1337     MutexLocker ml(PeriodicTask_lock);
1338     _should_terminate = true;
1339     OrderAccess::fence();  // ensure WatcherThread sees update in 
main loop
1340
1341     WatcherThread* watcher = watcher_thread();
1342     if (watcher != NULL) {
1343       // unpark the WatcherThread so it can see that it should 
terminate
1344       watcher->unpark();
1345     }
1346   }

where the fence() on line 1339 is not needed because when we drop
the PeriodicTask_lock on line 1346 we get a fence() equivalent.

This is the block before my fix for JDK-8047720:

1360   {
1361     MutexLockerEx ml(PeriodicTask_lock, 
Mutex::_no_safepoint_check_flag);
1362     _should_terminate = true;
1363     OrderAccess::fence();  // ensure WatcherThread sees update in 
main loop
1364
1365     WatcherThread* watcher = watcher_thread();
1366     if (watcher != NULL)
1367       watcher->unpark();
1368   }

It has the same fence() call and the same lock exit (on different
line numbers) so I'm wondering about the original thinking here.
I still haven't heard back from Rickard...

>
>>
>>> java.cpp:
>>>
>>> Typo: likelyhood -> likelihood
>>
>> Fixed.
>>
>>
>>> ---
>>>
>>> task.cpp
>>>
>>>  81 int PeriodicTask::time_to_wait() {
>>>  82   assert(Thread::current()->is_Watcher_thread(), "must be
>>> WatcherThread");
>>>
>>> This is currently true but not sure it has to be true. If we are
>>> assuming/constraining a subset of the task API to only be callable by
>>> the WatcherThread then perhaps we should document that in task.hpp ?

■ List of tasks
(a) Retype the WatcherThread code review message between "It has the same" and "back from Rickard...", inclusive.
(b) How would the WatcherThread code review message go on after its final line? Write the next part.

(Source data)

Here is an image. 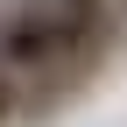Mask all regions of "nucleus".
Listing matches in <instances>:
<instances>
[{
	"instance_id": "obj_3",
	"label": "nucleus",
	"mask_w": 127,
	"mask_h": 127,
	"mask_svg": "<svg viewBox=\"0 0 127 127\" xmlns=\"http://www.w3.org/2000/svg\"><path fill=\"white\" fill-rule=\"evenodd\" d=\"M7 120H14V85L0 78V127H7Z\"/></svg>"
},
{
	"instance_id": "obj_1",
	"label": "nucleus",
	"mask_w": 127,
	"mask_h": 127,
	"mask_svg": "<svg viewBox=\"0 0 127 127\" xmlns=\"http://www.w3.org/2000/svg\"><path fill=\"white\" fill-rule=\"evenodd\" d=\"M0 64L14 71H50L64 64V28H57V7H21L7 28H0Z\"/></svg>"
},
{
	"instance_id": "obj_4",
	"label": "nucleus",
	"mask_w": 127,
	"mask_h": 127,
	"mask_svg": "<svg viewBox=\"0 0 127 127\" xmlns=\"http://www.w3.org/2000/svg\"><path fill=\"white\" fill-rule=\"evenodd\" d=\"M0 78H7V64H0Z\"/></svg>"
},
{
	"instance_id": "obj_2",
	"label": "nucleus",
	"mask_w": 127,
	"mask_h": 127,
	"mask_svg": "<svg viewBox=\"0 0 127 127\" xmlns=\"http://www.w3.org/2000/svg\"><path fill=\"white\" fill-rule=\"evenodd\" d=\"M99 21H106V0H57V28H64V57H71V50H85V42L99 35Z\"/></svg>"
}]
</instances>
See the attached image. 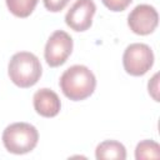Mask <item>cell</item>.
<instances>
[{
	"label": "cell",
	"instance_id": "obj_1",
	"mask_svg": "<svg viewBox=\"0 0 160 160\" xmlns=\"http://www.w3.org/2000/svg\"><path fill=\"white\" fill-rule=\"evenodd\" d=\"M59 85L68 99L81 101L94 92L96 88V78L88 66L72 65L62 72Z\"/></svg>",
	"mask_w": 160,
	"mask_h": 160
},
{
	"label": "cell",
	"instance_id": "obj_2",
	"mask_svg": "<svg viewBox=\"0 0 160 160\" xmlns=\"http://www.w3.org/2000/svg\"><path fill=\"white\" fill-rule=\"evenodd\" d=\"M10 80L19 88L26 89L34 86L42 74L39 58L29 51H19L14 54L8 65Z\"/></svg>",
	"mask_w": 160,
	"mask_h": 160
},
{
	"label": "cell",
	"instance_id": "obj_3",
	"mask_svg": "<svg viewBox=\"0 0 160 160\" xmlns=\"http://www.w3.org/2000/svg\"><path fill=\"white\" fill-rule=\"evenodd\" d=\"M1 139L9 152L22 155L35 149L39 141V132L29 122H14L5 128Z\"/></svg>",
	"mask_w": 160,
	"mask_h": 160
},
{
	"label": "cell",
	"instance_id": "obj_4",
	"mask_svg": "<svg viewBox=\"0 0 160 160\" xmlns=\"http://www.w3.org/2000/svg\"><path fill=\"white\" fill-rule=\"evenodd\" d=\"M122 65L128 74L132 76H142L154 65V52L146 44H130L122 54Z\"/></svg>",
	"mask_w": 160,
	"mask_h": 160
},
{
	"label": "cell",
	"instance_id": "obj_5",
	"mask_svg": "<svg viewBox=\"0 0 160 160\" xmlns=\"http://www.w3.org/2000/svg\"><path fill=\"white\" fill-rule=\"evenodd\" d=\"M72 39L68 32H65L64 30L54 31L48 39L44 50L46 64L51 68H58L65 64L72 51Z\"/></svg>",
	"mask_w": 160,
	"mask_h": 160
},
{
	"label": "cell",
	"instance_id": "obj_6",
	"mask_svg": "<svg viewBox=\"0 0 160 160\" xmlns=\"http://www.w3.org/2000/svg\"><path fill=\"white\" fill-rule=\"evenodd\" d=\"M159 22V14L156 9L149 4L136 5L128 16V25L136 35L151 34Z\"/></svg>",
	"mask_w": 160,
	"mask_h": 160
},
{
	"label": "cell",
	"instance_id": "obj_7",
	"mask_svg": "<svg viewBox=\"0 0 160 160\" xmlns=\"http://www.w3.org/2000/svg\"><path fill=\"white\" fill-rule=\"evenodd\" d=\"M96 5L92 0H76L65 15L66 25L74 31H85L92 24Z\"/></svg>",
	"mask_w": 160,
	"mask_h": 160
},
{
	"label": "cell",
	"instance_id": "obj_8",
	"mask_svg": "<svg viewBox=\"0 0 160 160\" xmlns=\"http://www.w3.org/2000/svg\"><path fill=\"white\" fill-rule=\"evenodd\" d=\"M32 104L35 111L44 118H54L61 109V101L58 94L48 88H42L34 94Z\"/></svg>",
	"mask_w": 160,
	"mask_h": 160
},
{
	"label": "cell",
	"instance_id": "obj_9",
	"mask_svg": "<svg viewBox=\"0 0 160 160\" xmlns=\"http://www.w3.org/2000/svg\"><path fill=\"white\" fill-rule=\"evenodd\" d=\"M95 158L98 160H125L126 149L121 142L116 140H105L96 146Z\"/></svg>",
	"mask_w": 160,
	"mask_h": 160
},
{
	"label": "cell",
	"instance_id": "obj_10",
	"mask_svg": "<svg viewBox=\"0 0 160 160\" xmlns=\"http://www.w3.org/2000/svg\"><path fill=\"white\" fill-rule=\"evenodd\" d=\"M9 11L18 18H28L36 8L39 0H5Z\"/></svg>",
	"mask_w": 160,
	"mask_h": 160
},
{
	"label": "cell",
	"instance_id": "obj_11",
	"mask_svg": "<svg viewBox=\"0 0 160 160\" xmlns=\"http://www.w3.org/2000/svg\"><path fill=\"white\" fill-rule=\"evenodd\" d=\"M135 158H136V160L159 159L160 158V145L154 140H142L136 145Z\"/></svg>",
	"mask_w": 160,
	"mask_h": 160
},
{
	"label": "cell",
	"instance_id": "obj_12",
	"mask_svg": "<svg viewBox=\"0 0 160 160\" xmlns=\"http://www.w3.org/2000/svg\"><path fill=\"white\" fill-rule=\"evenodd\" d=\"M101 2L111 11H124L131 2L132 0H101Z\"/></svg>",
	"mask_w": 160,
	"mask_h": 160
},
{
	"label": "cell",
	"instance_id": "obj_13",
	"mask_svg": "<svg viewBox=\"0 0 160 160\" xmlns=\"http://www.w3.org/2000/svg\"><path fill=\"white\" fill-rule=\"evenodd\" d=\"M42 1H44V6L46 8V10L51 12H59L69 4L70 0H42Z\"/></svg>",
	"mask_w": 160,
	"mask_h": 160
},
{
	"label": "cell",
	"instance_id": "obj_14",
	"mask_svg": "<svg viewBox=\"0 0 160 160\" xmlns=\"http://www.w3.org/2000/svg\"><path fill=\"white\" fill-rule=\"evenodd\" d=\"M158 78H159V74H155L152 76V79L149 81V84H148L149 94L154 98L155 101H159V96H158V89H159V86H158Z\"/></svg>",
	"mask_w": 160,
	"mask_h": 160
}]
</instances>
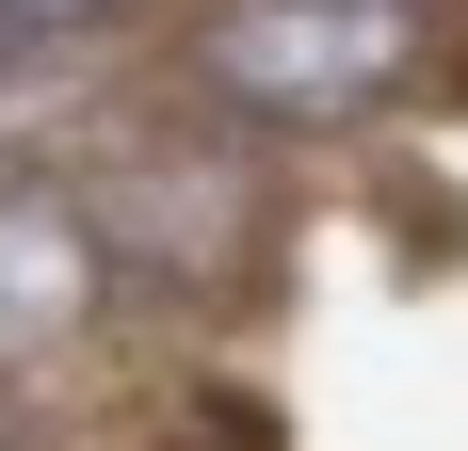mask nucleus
Wrapping results in <instances>:
<instances>
[{"mask_svg":"<svg viewBox=\"0 0 468 451\" xmlns=\"http://www.w3.org/2000/svg\"><path fill=\"white\" fill-rule=\"evenodd\" d=\"M33 81H48V48L16 33V16H0V97H33Z\"/></svg>","mask_w":468,"mask_h":451,"instance_id":"nucleus-4","label":"nucleus"},{"mask_svg":"<svg viewBox=\"0 0 468 451\" xmlns=\"http://www.w3.org/2000/svg\"><path fill=\"white\" fill-rule=\"evenodd\" d=\"M436 65V0H194L178 97L210 130H356Z\"/></svg>","mask_w":468,"mask_h":451,"instance_id":"nucleus-1","label":"nucleus"},{"mask_svg":"<svg viewBox=\"0 0 468 451\" xmlns=\"http://www.w3.org/2000/svg\"><path fill=\"white\" fill-rule=\"evenodd\" d=\"M0 16H16L33 48H97V33H130L145 0H0Z\"/></svg>","mask_w":468,"mask_h":451,"instance_id":"nucleus-3","label":"nucleus"},{"mask_svg":"<svg viewBox=\"0 0 468 451\" xmlns=\"http://www.w3.org/2000/svg\"><path fill=\"white\" fill-rule=\"evenodd\" d=\"M113 307H130V274H113L97 194L0 178V404H33V387H48V355H81Z\"/></svg>","mask_w":468,"mask_h":451,"instance_id":"nucleus-2","label":"nucleus"}]
</instances>
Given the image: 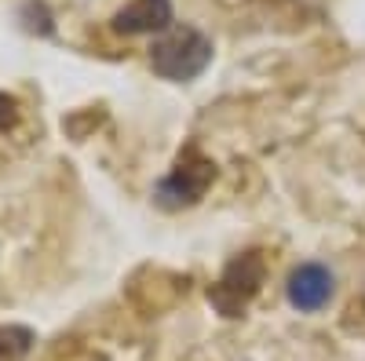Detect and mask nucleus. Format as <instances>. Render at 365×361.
<instances>
[{"mask_svg":"<svg viewBox=\"0 0 365 361\" xmlns=\"http://www.w3.org/2000/svg\"><path fill=\"white\" fill-rule=\"evenodd\" d=\"M15 125H19V103H15L11 95L0 92V132H8V128H15Z\"/></svg>","mask_w":365,"mask_h":361,"instance_id":"0eeeda50","label":"nucleus"},{"mask_svg":"<svg viewBox=\"0 0 365 361\" xmlns=\"http://www.w3.org/2000/svg\"><path fill=\"white\" fill-rule=\"evenodd\" d=\"M212 63V41L194 26H179L172 33H165L161 41H154L150 48V66L158 77L187 84L194 77H201Z\"/></svg>","mask_w":365,"mask_h":361,"instance_id":"f257e3e1","label":"nucleus"},{"mask_svg":"<svg viewBox=\"0 0 365 361\" xmlns=\"http://www.w3.org/2000/svg\"><path fill=\"white\" fill-rule=\"evenodd\" d=\"M37 336L26 325H0V361H22L34 350Z\"/></svg>","mask_w":365,"mask_h":361,"instance_id":"423d86ee","label":"nucleus"},{"mask_svg":"<svg viewBox=\"0 0 365 361\" xmlns=\"http://www.w3.org/2000/svg\"><path fill=\"white\" fill-rule=\"evenodd\" d=\"M332 292H336V278H332V270L322 266V263H299L289 274V285H285L289 303L299 314H314V310L329 307Z\"/></svg>","mask_w":365,"mask_h":361,"instance_id":"20e7f679","label":"nucleus"},{"mask_svg":"<svg viewBox=\"0 0 365 361\" xmlns=\"http://www.w3.org/2000/svg\"><path fill=\"white\" fill-rule=\"evenodd\" d=\"M263 281H267V259L259 252H241L223 266L220 281L208 288V303L223 318H241L252 299L259 295Z\"/></svg>","mask_w":365,"mask_h":361,"instance_id":"f03ea898","label":"nucleus"},{"mask_svg":"<svg viewBox=\"0 0 365 361\" xmlns=\"http://www.w3.org/2000/svg\"><path fill=\"white\" fill-rule=\"evenodd\" d=\"M113 33L120 37H143V33H161L172 26V0H128L125 8H117L113 19Z\"/></svg>","mask_w":365,"mask_h":361,"instance_id":"39448f33","label":"nucleus"},{"mask_svg":"<svg viewBox=\"0 0 365 361\" xmlns=\"http://www.w3.org/2000/svg\"><path fill=\"white\" fill-rule=\"evenodd\" d=\"M212 179H216V164H212L197 146H187L179 154L175 168L158 183L154 197H158L161 208H187V204H197L205 197Z\"/></svg>","mask_w":365,"mask_h":361,"instance_id":"7ed1b4c3","label":"nucleus"}]
</instances>
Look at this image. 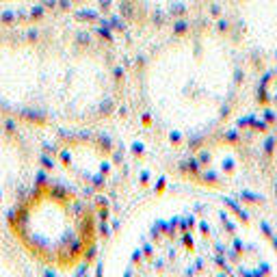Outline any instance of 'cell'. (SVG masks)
<instances>
[{"mask_svg":"<svg viewBox=\"0 0 277 277\" xmlns=\"http://www.w3.org/2000/svg\"><path fill=\"white\" fill-rule=\"evenodd\" d=\"M9 227L32 258L59 268L80 264L97 238L95 215L87 199L56 184L32 189L15 206Z\"/></svg>","mask_w":277,"mask_h":277,"instance_id":"obj_1","label":"cell"}]
</instances>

■ Answers for this exercise
(a)
It has the same fence() call and the same lock exit (on different
line numbers) so I'm wondering about the original thinking here.
I still haven't heard back from Rickard...

(b)
>>> And as the WatcherThread is a friend, none of those methods need to be
>>> public - ie execute_if_pending and time_to_wait (realtime_tick is
>>> already private).
>>
>> I was too focused on adding asserts that enforced how it works today
>> and not on how it might be used down the road. There's no reason to
>> restrict the caller of time_to_wait() to the WatcherThread. I've
>> deleted the assert on line 82 and I added a comment to task.hpp:
>>
>>    // Requires the PeriodicTask_lock.
>>    static int time_to_wait();
>>
>> By leaving time_to_wait() public, that allows code other than the
>> WatcherThread to use it perhaps for debugging...
>
> Okay. I still think the API is somewhat confused about its public 
> interface - execute_if_pending should be protected for use by WT only 
> (and subclasses implement it of course).

Yes, but I think I'll leave that for another bug (probably to
be fixed by someone else).

>
>>
>>> 112 void PeriodicTask::enroll() {
>>>  113   // Follow normal safepoint aware lock enter protocol if the
>>> caller does
>>>  114   // not already own the PeriodicTask_lock. Otherwise, we don't
>>> try to
>>>  115   // enter it again to avoid deadlocking with a safepoint that
>>> started
>>>  116   // after the initial enter and before this enter.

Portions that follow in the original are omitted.